Wednesday, August 20, 2008

Classifying Students

Warning! Politically incorrect message follows!

School begins in less than a week, and all the usual teacher stuff is happening. Department meetings are taking place this week to tell us at the last second that we have to change what we planned for the semester. Copiers are breaking down. Software for online courses is seizing up. Just the usual stuff. I've been at this game for a long time and I know who I'll be meeting this coming Monday. My students break down into several categories that are very obvious from the first week or so.

Top Students
Motivated, well prepared, eager to learn and able to write from day one. These students are often frustrated by my classes because the assignments and the lectures really are below them. Some of them write better than I do.

Bottom of the heap and see no hope
Students walk in and announce, "I can't write, and I never could. No force on earth can turn me into a person who can understand a written page or write something that makes sense." I think some of these people have been mistreated by previous teachers, and now they are making excuses for the lack of effort they will show during the semester.
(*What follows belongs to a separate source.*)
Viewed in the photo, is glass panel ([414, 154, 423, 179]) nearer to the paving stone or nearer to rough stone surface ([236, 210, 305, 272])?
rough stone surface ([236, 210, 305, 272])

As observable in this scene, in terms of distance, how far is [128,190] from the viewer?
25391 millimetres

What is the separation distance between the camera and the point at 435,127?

Until this kind of person loses this attitude, there's not much I can do.

Bottom of the heap and arrogant about it
These people come in several flavors:

  • "This class is a waste of time because I'll never write anything anyhow." These students don't understand the realities of the modern business world, but they are probably right about never writing anything again—though they will have to learn to say the phrase, "Would you like fries with that?"
  • "I learned it differently in high school (or somewhere else), so the whole English department is wrong." Let me ask you a gentle question: who is likely to know more—someone who remembers what was said to a class of 14-year-olds by a teacher with a bachelor's degree in general education, or a college lecturer with a master's or doctorate in English composition?
  • "My brand of English is the only right one, so most of what you are telling me is wrong." Whatever you speak—white Kentucky rural, black inner-city, or California surfer—is the only legitimate English? And the people who run businesses and colleges (and give out the money and power) are all wrong? Amazing! Good luck!

Most of my students are in the middle
Kind of OK about writing and grammar and all that. Kind of frightened. Not too sure about how to proceed. This is the easiest group to teach, so most of what I do is aimed here.

What you can do

Top Students: Don't tune out. Stretch yourself. Ask the teacher for permission to do things that might be beyond the basic assignment. Have fun with English composition.

Desperate and frightened: Spend a lot of time with people in the writing lab. Talk to your English teacher about your fears. Don't give up on yourself or take failure as part of your essential identity.

Arrogant: Lose the attitude. College is a waste of time for you if you didn't come here to be changed into something different and better. There's really nothing I can teach you if you're fighting every inch of the way. (By the way, you'll probably fail the course because doing the assignments right and on-time just won't be your thing.)

The ones in the middle: Sometimes you need to pretend you're in the top group: write imaginative stuff, have fun with the assignments, and ask for more intensive work. Sometimes you need to pretend you're in the "Desperate and frightened" group: visit the writing lab and learn to trust in your own abilities. Aim at getting really good at writing.